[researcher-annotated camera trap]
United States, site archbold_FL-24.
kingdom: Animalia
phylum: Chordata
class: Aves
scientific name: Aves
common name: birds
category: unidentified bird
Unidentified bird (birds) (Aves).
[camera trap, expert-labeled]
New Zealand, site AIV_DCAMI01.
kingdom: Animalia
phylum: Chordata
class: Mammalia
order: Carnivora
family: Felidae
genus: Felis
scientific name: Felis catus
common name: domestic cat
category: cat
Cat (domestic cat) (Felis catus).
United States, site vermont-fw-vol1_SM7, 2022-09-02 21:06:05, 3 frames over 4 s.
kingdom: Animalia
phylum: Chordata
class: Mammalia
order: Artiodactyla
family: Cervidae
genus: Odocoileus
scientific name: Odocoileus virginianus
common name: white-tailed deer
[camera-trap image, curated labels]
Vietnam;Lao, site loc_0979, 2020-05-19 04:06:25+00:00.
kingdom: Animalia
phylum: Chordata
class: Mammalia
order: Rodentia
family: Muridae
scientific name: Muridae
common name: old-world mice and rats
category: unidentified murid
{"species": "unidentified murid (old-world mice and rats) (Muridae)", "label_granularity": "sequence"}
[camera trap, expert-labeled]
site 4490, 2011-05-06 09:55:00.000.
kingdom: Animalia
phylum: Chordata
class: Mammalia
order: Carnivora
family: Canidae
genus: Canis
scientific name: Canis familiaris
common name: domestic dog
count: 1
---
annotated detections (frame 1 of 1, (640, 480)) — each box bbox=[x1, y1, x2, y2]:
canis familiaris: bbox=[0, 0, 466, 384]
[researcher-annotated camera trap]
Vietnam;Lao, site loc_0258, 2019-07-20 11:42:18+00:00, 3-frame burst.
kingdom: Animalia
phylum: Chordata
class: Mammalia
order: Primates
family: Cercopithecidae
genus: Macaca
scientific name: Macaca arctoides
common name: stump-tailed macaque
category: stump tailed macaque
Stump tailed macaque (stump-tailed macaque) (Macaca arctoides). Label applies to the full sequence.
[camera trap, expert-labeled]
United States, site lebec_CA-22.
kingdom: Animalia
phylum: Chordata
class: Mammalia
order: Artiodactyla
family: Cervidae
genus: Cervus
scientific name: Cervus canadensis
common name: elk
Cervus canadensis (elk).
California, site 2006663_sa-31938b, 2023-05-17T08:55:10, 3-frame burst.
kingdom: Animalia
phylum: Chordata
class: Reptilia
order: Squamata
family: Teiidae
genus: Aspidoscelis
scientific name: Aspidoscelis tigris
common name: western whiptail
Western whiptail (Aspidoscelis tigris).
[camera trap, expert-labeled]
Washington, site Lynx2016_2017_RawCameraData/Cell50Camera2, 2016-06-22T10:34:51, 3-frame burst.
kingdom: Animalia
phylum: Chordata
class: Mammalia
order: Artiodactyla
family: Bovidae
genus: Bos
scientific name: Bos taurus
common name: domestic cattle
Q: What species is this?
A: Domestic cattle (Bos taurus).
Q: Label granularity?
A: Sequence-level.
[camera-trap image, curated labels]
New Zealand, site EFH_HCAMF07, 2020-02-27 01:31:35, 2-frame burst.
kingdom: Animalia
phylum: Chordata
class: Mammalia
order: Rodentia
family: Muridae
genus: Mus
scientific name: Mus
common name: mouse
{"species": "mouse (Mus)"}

----

EXERCISE DETAILS :: Repeat the records word for word.

RESPONSE TO THIS EXERCISE ::
[researcher-annotated camera trap]
United States, site archbold_FL-24.
kingdom: Animalia
phylum: Chordata
class: Aves
scientific name: Aves
common name: birds
category: unidentified bird
Unidentified bird (birds) (Aves).
[camera trap, expert-labeled]
New Zealand, site AIV_DCAMI01.
kingdom: Animalia
phylum: Chordata
class: Mammalia
order: Carnivora
family: Felidae
genus: Felis
scientific name: Felis catus
common name: domestic cat
category: cat
Cat (domestic cat) (Felis catus).
United States, site vermont-fw-vol1_SM7, 2022-09-02 21:06:05, 3 frames over 4 s.
kingdom: Animalia
phylum: Chordata
class: Mammalia
order: Artiodactyla
family: Cervidae
genus: Odocoileus
scientific name: Odocoileus virginianus
common name: white-tailed deer
[camera-trap image, curated labels]
Vietnam;Lao, site loc_0979, 2020-05-19 04:06:25+00:00.
kingdom: Animalia
phylum: Chordata
class: Mammalia
order: Rodentia
family: Muridae
scientific name: Muridae
common name: old-world mice and rats
category: unidentified murid
{"species": "unidentified murid (old-world mice and rats) (Muridae)", "label_granularity": "sequence"}
[camera trap, expert-labeled]
site 4490, 2011-05-06 09:55:00.000.
kingdom: Animalia
phylum: Chordata
class: Mammalia
order: Carnivora
family: Canidae
genus: Canis
scientific name: Canis familiaris
common name: domestic dog
count: 1
---
annotated detections (frame 1 of 1, (640, 480)) — each box bbox=[x1, y1, x2, y2]:
canis familiaris: bbox=[0, 0, 466, 384]
[researcher-annotated camera trap]
Vietnam;Lao, site loc_0258, 2019-07-20 11:42:18+00:00, 3-frame burst.
kingdom: Animalia
phylum: Chordata
class: Mammalia
order: Primates
family: Cercopithecidae
genus: Macaca
scientific name: Macaca arctoides
common name: stump-tailed macaque
category: stump tailed macaque
Stump tailed macaque (stump-tailed macaque) (Macaca arctoides). Label applies to the full sequence.
[camera trap, expert-labeled]
United States, site lebec_CA-22.
kingdom: Animalia
phylum: Chordata
class: Mammalia
order: Artiodactyla
family: Cervidae
genus: Cervus
scientific name: Cervus canadensis
common name: elk
Cervus canadensis (elk).
California, site 2006663_sa-31938b, 2023-05-17T08:55:10, 3-frame burst.
kingdom: Animalia
phylum: Chordata
class: Reptilia
order: Squamata
family: Teiidae
genus: Aspidoscelis
scientific name: Aspidoscelis tigris
common name: western whiptail
Western whiptail (Aspidoscelis tigris).
[camera trap, expert-labeled]
Washington, site Lynx2016_2017_RawCameraData/Cell50Camera2, 2016-06-22T10:34:51, 3-frame burst.
kingdom: Animalia
phylum: Chordata
class: Mammalia
order: Artiodactyla
family: Bovidae
genus: Bos
scientific name: Bos taurus
common name: domestic cattle
Q: What species is this?
A: Domestic cattle (Bos taurus).
Q: Label granularity?
A: Sequence-level.
[camera-trap image, curated labels]
New Zealand, site EFH_HCAMF07, 2020-02-27 01:31:35, 2-frame burst.
kingdom: Animalia
phylum: Chordata
class: Mammalia
order: Rodentia
family: Muridae
genus: Mus
scientific name: Mus
common name: mouse
{"species": "mouse (Mus)"}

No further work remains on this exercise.